# Excerpts from a spatial dataset
------------------------------------

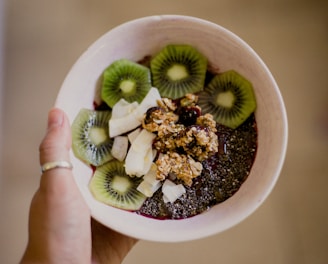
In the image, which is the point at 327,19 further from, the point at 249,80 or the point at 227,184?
the point at 227,184

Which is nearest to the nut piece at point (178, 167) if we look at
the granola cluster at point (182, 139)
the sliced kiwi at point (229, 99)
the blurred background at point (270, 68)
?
the granola cluster at point (182, 139)

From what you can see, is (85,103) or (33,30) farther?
(33,30)

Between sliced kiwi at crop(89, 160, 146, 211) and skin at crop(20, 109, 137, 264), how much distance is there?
5 centimetres

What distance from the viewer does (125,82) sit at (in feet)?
2.65

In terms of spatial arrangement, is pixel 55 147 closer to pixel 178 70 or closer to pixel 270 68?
pixel 178 70

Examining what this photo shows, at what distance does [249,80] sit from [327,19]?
499mm

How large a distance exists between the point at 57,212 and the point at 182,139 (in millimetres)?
223

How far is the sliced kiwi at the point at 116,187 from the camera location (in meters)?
0.75

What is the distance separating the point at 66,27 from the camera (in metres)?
1.15

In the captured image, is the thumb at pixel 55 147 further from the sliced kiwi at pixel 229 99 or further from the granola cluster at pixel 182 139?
the sliced kiwi at pixel 229 99

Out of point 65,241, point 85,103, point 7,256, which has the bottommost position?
point 65,241

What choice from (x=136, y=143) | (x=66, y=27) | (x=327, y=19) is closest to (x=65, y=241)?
(x=136, y=143)

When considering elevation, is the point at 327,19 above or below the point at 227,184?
above

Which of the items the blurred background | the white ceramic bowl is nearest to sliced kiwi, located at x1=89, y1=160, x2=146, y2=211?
the white ceramic bowl
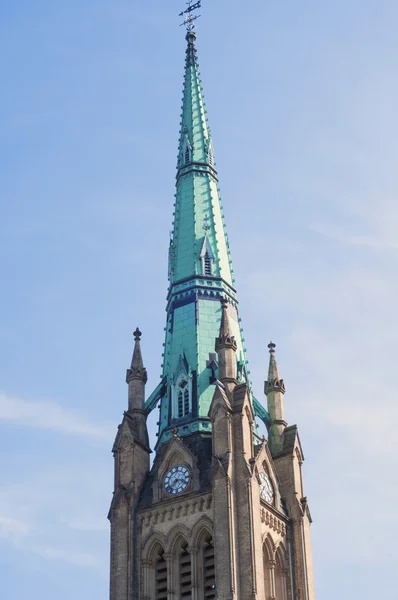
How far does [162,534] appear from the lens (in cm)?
6303

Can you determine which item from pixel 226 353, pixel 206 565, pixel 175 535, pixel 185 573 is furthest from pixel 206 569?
pixel 226 353

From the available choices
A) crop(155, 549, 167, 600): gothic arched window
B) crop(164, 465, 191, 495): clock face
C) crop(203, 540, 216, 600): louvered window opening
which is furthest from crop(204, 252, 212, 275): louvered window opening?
crop(203, 540, 216, 600): louvered window opening

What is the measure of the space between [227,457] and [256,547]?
420cm

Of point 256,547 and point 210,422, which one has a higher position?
point 210,422

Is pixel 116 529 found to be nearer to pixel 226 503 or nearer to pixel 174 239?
pixel 226 503

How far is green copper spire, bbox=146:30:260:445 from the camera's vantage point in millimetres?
67625

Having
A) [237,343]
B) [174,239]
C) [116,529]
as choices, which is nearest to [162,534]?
[116,529]

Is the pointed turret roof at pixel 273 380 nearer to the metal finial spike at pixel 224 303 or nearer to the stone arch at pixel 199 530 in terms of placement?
the metal finial spike at pixel 224 303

------------------------------------

# THE TASK
Put the lines from the one containing "Can you determine" through the end of the items, inclusive, into a Markdown table with the columns "Row" and "Text", leaving out blank lines.

# RESULT OF THE TASK
| Row | Text |
|---|---|
| 1 | Can you determine which item from pixel 226 353, pixel 206 565, pixel 175 535, pixel 185 573 is furthest from pixel 206 569? |
| 2 | pixel 226 353 |
| 3 | From the available choices |
| 4 | A) crop(155, 549, 167, 600): gothic arched window |
| 5 | B) crop(164, 465, 191, 495): clock face |
| 6 | C) crop(203, 540, 216, 600): louvered window opening |
| 7 | which is furthest from crop(204, 252, 212, 275): louvered window opening? |
| 8 | crop(203, 540, 216, 600): louvered window opening |
| 9 | What is the measure of the space between [227,457] and [256,547]? |
| 10 | 420cm |
| 11 | Of point 256,547 and point 210,422, which one has a higher position? |
| 12 | point 210,422 |
| 13 | Is pixel 116 529 found to be nearer to pixel 226 503 or nearer to pixel 174 239? |
| 14 | pixel 226 503 |
| 15 | How far is green copper spire, bbox=146:30:260:445 from the camera's vantage point in millimetres? |
| 16 | 67625 |
| 17 | Having |
| 18 | A) [237,343] |
| 19 | B) [174,239] |
| 20 | C) [116,529] |
| 21 | as choices, which is nearest to [162,534]? |
| 22 | [116,529] |
| 23 | Is the pointed turret roof at pixel 273 380 nearer to the metal finial spike at pixel 224 303 or nearer to the stone arch at pixel 199 530 in terms of placement? |
| 24 | the metal finial spike at pixel 224 303 |